* **EXERCISE DIRECTIONS**
From the line containing "RPP PAI Kelas" down to the final line of the entries below, quote every line verbatim. Exclude pictures.
#### INFORMATION
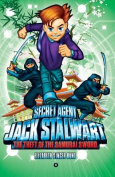 Secret Agent Jack Stalwart: Book 11: the Theft of the Samurai Sword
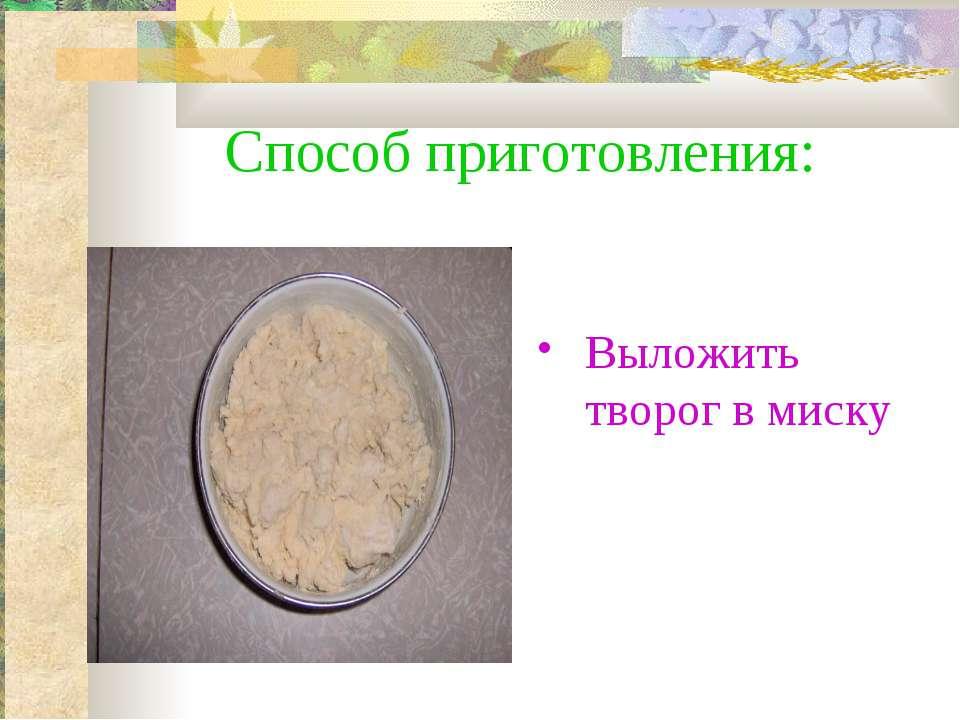 Способ приготовления: Выложить творог в миску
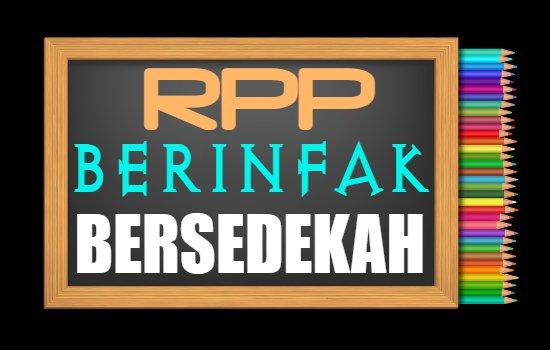 RPP PAI Kelas 6 Semester 2 Tahun 2020/2021, Materi Ayo Berinfak dan Bersedekah!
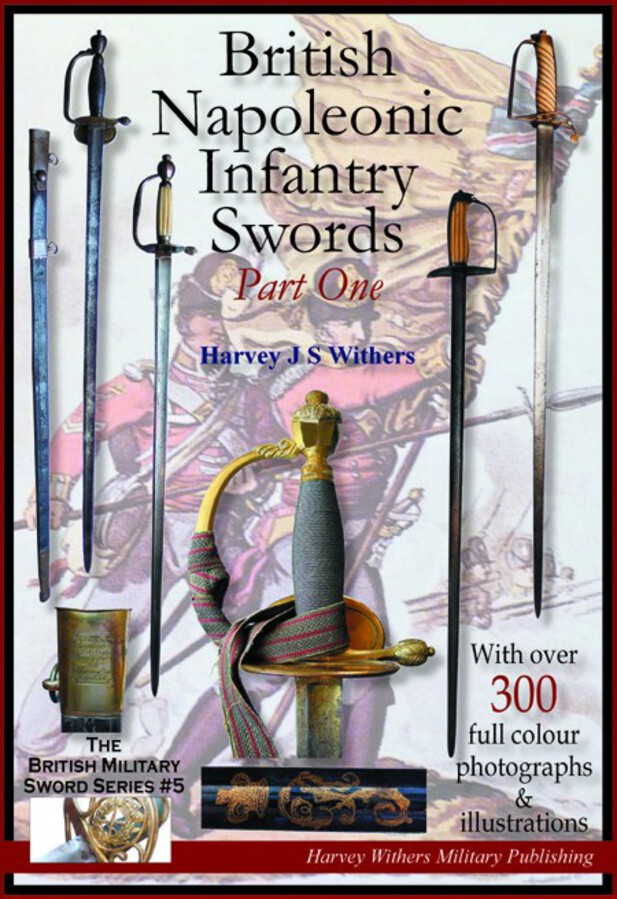 British Napoleonic Infantry Swords Part One – Full Colour Booklet for the Collector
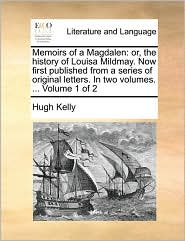 Memoirs of a Magdalen: or, the history of Louisa Mildmay. Now first published from a series of original letters. In two volumes. ... Volume 1 of 2 - Hugh Kelly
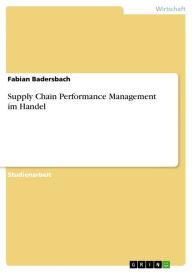 Supply Chain Performance Management im Handel - Fabian Badersbach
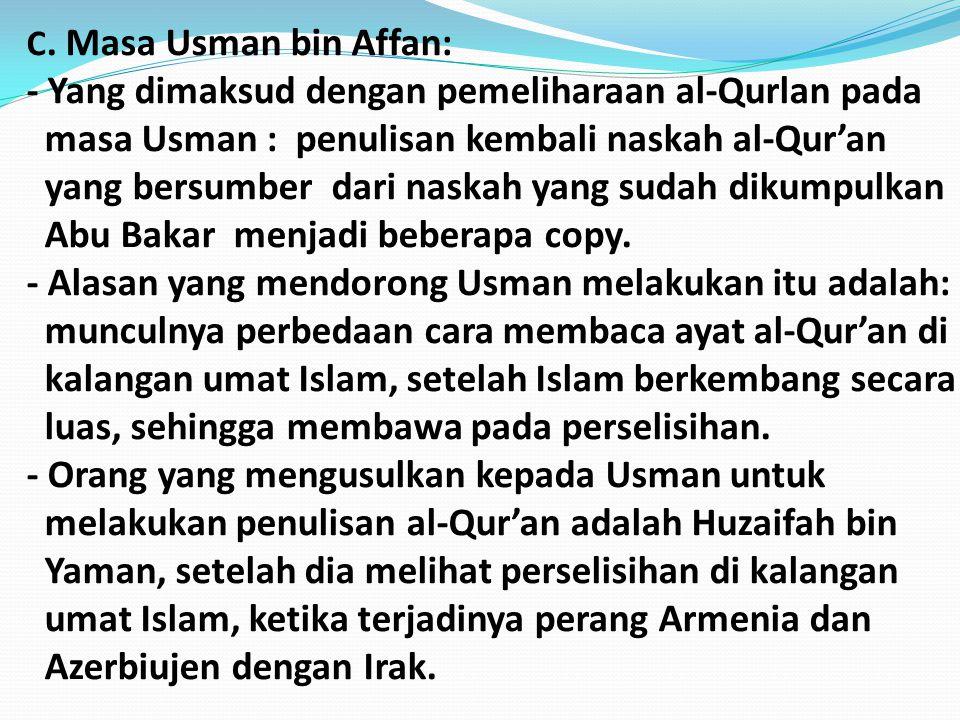 C. Masa Usman bin Affan: - Yang dimaksud dengan pemeliharaan al-Qurlan pada masa Usman : penulisan kembali naskah al-Qur'an yang bersumber dari naskah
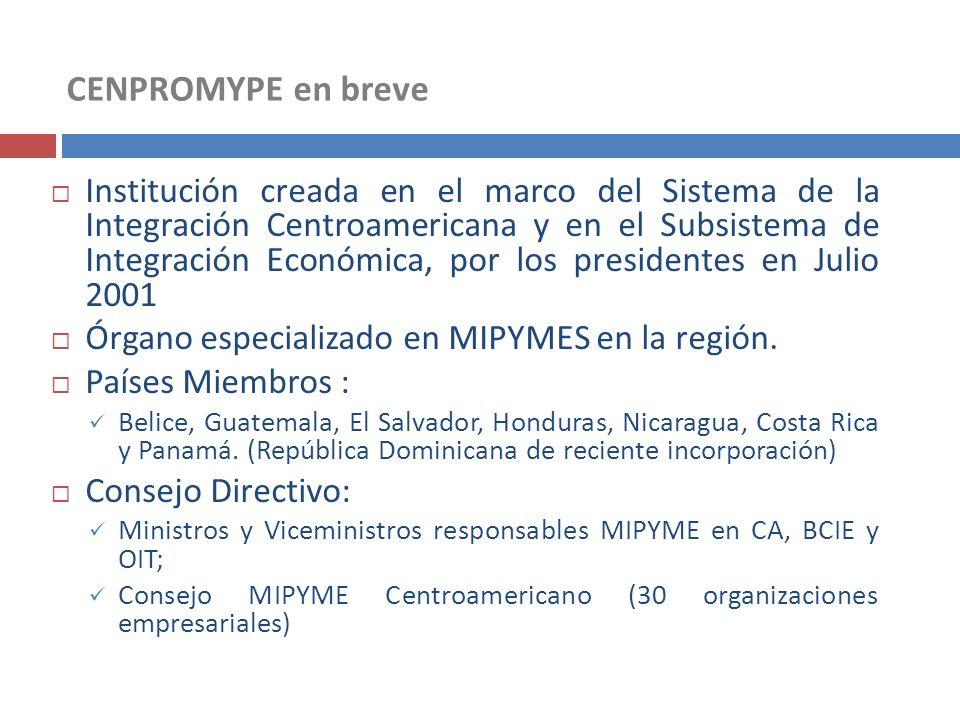CENPROMYPE en breve Institución creada en el marco del Sistema de la Integración Centroamericana y en el Subsistema de Integración Económica, por los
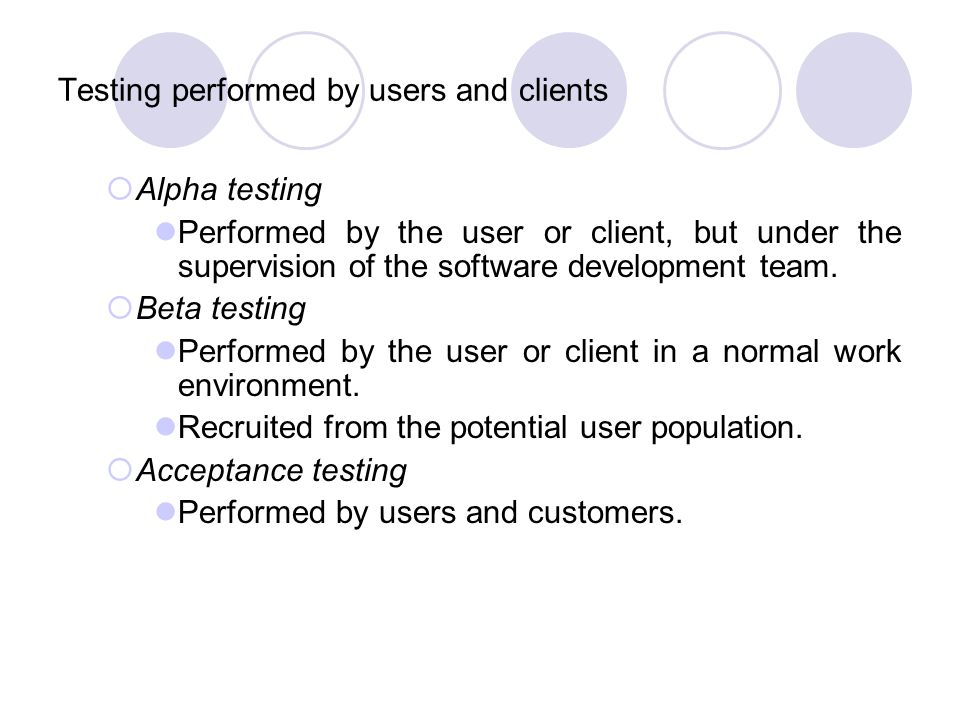 Testing performed by users and clients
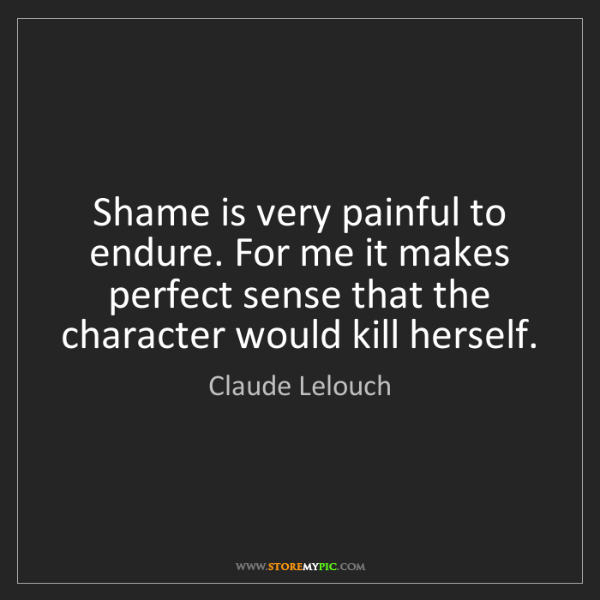 Claude Lelouch: Shame is very painful to endure. For me it makes perfect...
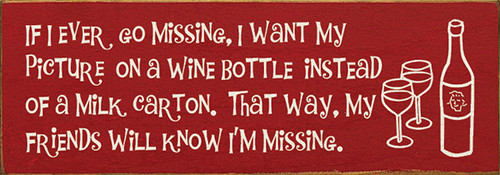 If I Ever Go Missing, I Want My Picture On A Wine Bottle... Wood Sign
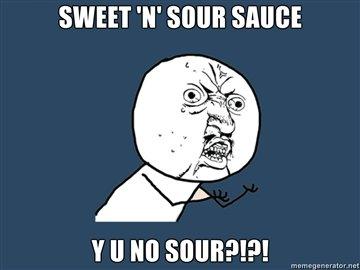 sweet n sour sauce. . SWEET '' SUM SHINE Y ll tlo sweet n sour sau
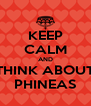 KEEP CALM AND THINK ABOUT PHINEAS - Personalised Poster A4 size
########
* **RESULT OF THE EXERCISE**
 RPP PAI Kelas 6 Semester 2 Tahun 2020/2021, Materi Ayo Berinfak dan Bersedekah!
 British Napoleonic Infantry Swords Part One – Full Colour Booklet for the Collector
 Memoirs of a Magdalen: or, the history of Louisa Mildmay. Now first published from a series of original letters. In two volumes. ... Volume 1 of 2 - Hugh Kelly
 Supply Chain Performance Management im Handel - Fabian Badersbach
 C. Masa Usman bin Affan: - Yang dimaksud dengan pemeliharaan al-Qurlan pada masa Usman : penulisan kembali naskah al-Qur'an yang bersumber dari naskah
CENPROMYPE en breve Institución creada en el marco del Sistema de la Integración Centroamericana y en el Subsistema de Integración Económica, por los
 Testing performed by users and clients
 Claude Lelouch: Shame is very painful to endure. For me it makes perfect...
 If I Ever Go Missing, I Want My Picture On A Wine Bottle... Wood Sign
 sweet n sour sauce. . SWEET '' SUM SHINE Y ll tlo sweet n sour sau
 KEEP CALM AND THINK ABOUT PHINEAS - Personalised Poster A4 size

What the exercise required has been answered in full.